Ph.D., University of Connecticut

Cognitive Psychology
Social Motor Coordination
Language and Movement
Rhythmic Coordination

 

Language and Movement

Motor timing and reading skill
Past research with colleagues from Haskins Laboratories (Carello, LeVasseur, & Schmidt, 2002) has investigated whether a relationship between reading ability and motor timing performance exists in a high literacy population.  Undergraduate students performed reading tasks that measured different components of reading skill. The participants’ reading abilities were assessed in terms of comprehension, phonological decoding ability, and reading rate.  These participants also performed three computerized tapping tasks in order to assess motor performance. Data collected supports the hypothesis that there is a link between reading skill and motor timing performance. The better the participants’ decoding processes, the better they are at coordinating sequential movements in the inter-digit coordination task.

Speech as a mediator for entrainment
More recent research with Holy Cross students Tracy Espirtu and Kate Curtis has investigated whether speech can be a mediator for entrainment with environmental rhythms such as those produced by other people. Previous research has shown that individuals become unintentionally coordinated with other people they are interacting. Our recent studies seek to investigate the hypothesis that intrapersonal coordination between speech and body movements underlies interpersonal coordination.  Participants were asked to complete a rhythmic reading task, naming letters that appeared on a screen, while also swinging a handheld pendulum. The extent to which the wrist movements became coordinated with the presentations of the letters on the screen (reading rhythm) was analyzed using relative timing and cross spectral measures.

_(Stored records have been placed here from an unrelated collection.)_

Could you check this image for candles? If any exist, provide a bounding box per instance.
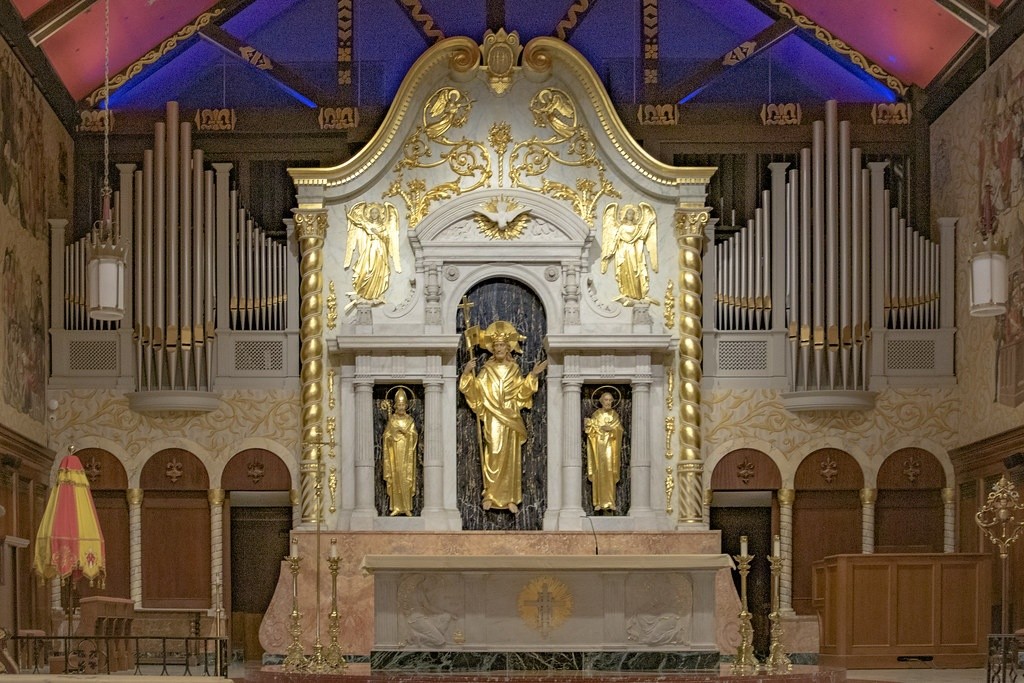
[773,535,780,556]
[330,537,338,558]
[292,536,298,557]
[216,572,219,584]
[739,536,748,558]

Speech gestures and cognitive performance
Other research has investigated a recent finding that gesturing is not only used to communicate to a listener but also to facilitate the speaker's own cognitive performance. In a recent recent study we investigated whether any kind of movement or necessarily motor movement temporally coordinated with speech facilitates lexical retrieval. Participants were asked to perform a lexical retrieval task while simultaneously holding the hands still, moving them freely, or while moving the hands in stereotyped rhythmic fashion. We found that any motor movement of the hands will facilitate lexical retrieval.